At the end of Season Three, the journey is worth more than the destination in the same way that the means do not justify the ends.


Review: The Boys Season Three

By David T. Valentin


After eight action/gore/political packed episodes, The Boys ends Season Three with our favorite characters facing the consequences of their actions all while giving a somewhat happy ending to most characters. And although the stakes were high with many lives on the line, The Boys beautifully intertwined the political, the personal and the ass-kicking seamlessly into one cohesive story with a sum greater than its parts.


The plot of Season Three of The Boys follows The Boys finding Soldier Boy, an old American Hero thought dead, who just so happens to have the power to fry out the powers—compound V—from pretty much any supe in the show. Soldier Boy is a promising solution to The Boys’ Homelander problem. But when moral and ethical lines get crossed and characters realize the ends do not justify the means, The Boys must put an end to Soldier Boy before they put an end to Homelander.


I thought this season was the best The Boys had to offer so far, coming out of the gates with even less subtle political commentary than ever presented in the first two seasons.
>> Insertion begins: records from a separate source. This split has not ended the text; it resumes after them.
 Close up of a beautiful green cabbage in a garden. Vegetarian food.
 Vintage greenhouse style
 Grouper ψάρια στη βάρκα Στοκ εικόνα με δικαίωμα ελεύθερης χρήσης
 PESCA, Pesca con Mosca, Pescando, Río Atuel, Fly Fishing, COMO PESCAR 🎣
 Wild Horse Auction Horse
Sure, it rustled some feathers of right-winged fans, but let’s be clear: The Boys was always a critique of The United States and its financial and imperialist end-goals with Homelander as their mascot and their conduit to such political commentary. From the subtlety of supes to the controversial Soldier Boy to even the smallest of jokes, were all political commentaries of something.


In a strange way, through the political commentary and the gory mess that is the plot of The Boys, the show found time to invest a critique of toxic masculinity, and, even broader, the patriarchy. In a way, The Boys is just as much a commentary on the legacy you pass down and the consequences of your actions. Through tying that to masculinity and the patriarchy, The Boys offers alternatives on how to be a man, a boyfriend and a father through various characters like MM, Frenchie, Butcher and even more specifically Hughie by presenting what the alternative to each are.


In a way, The Boys offers a critique to Feminism as well through the conclusion of Starlight’s relationship to Maeve from Season One to Season Three. For Starlight, Maeve was always her hero. Unfortunately, Maeve hasn’t always seen it that way and on occasion finds Starlight to be a bit soft as Maeve sees the sexual harassment, the gendered double standards and all of Vought’s bullshit as something women simply have to endure to get to the top even if it means screwing someone over.


But Starlight prevents an alternative to Maeve, the alternative of eliminating the system that perpetuates harming women with the excuse and promise of power almost equal to men. By Starlight showing Maeve that they will never be equal to the men at Vought, the two superheroes seek to find their strength and power elsewhere through different means.


For Starlight, it’s in her strong conviction to help the everyday person, to find different paths when it seems the most violent is the clearest answer.


For Maeve, it is realizing she no longer has to define herself through her guilt in not doing anything to end Homelander’s cruelty. Eventually, Maeve realizes that even the smallest actions are sometimes enough to create change.


And in a way, the two realize that true strength is not in the proximity to the power men hold, but by creating and demonstrating new ways to be strong; once again another way the show shows that the systems in place are not the only ways we must live.


This ending of cycles of trauma repeat themselves through almost every character: MM, Frenchie, Kimiko, A-Train and even Ashley to some extent.


Some fans might find the ending of The Boys to be circular, placing our characters right at the start of where they were at the beginning of Season Three. But I’d disagree. Just in the same way each and every character ends some cycle of trauma, the show now presents each character with new ways to create change without it always having to be “scorched earth.”


At the end of Season Three, the journey is worth more than the destination in the same way that the means do not justify the ends.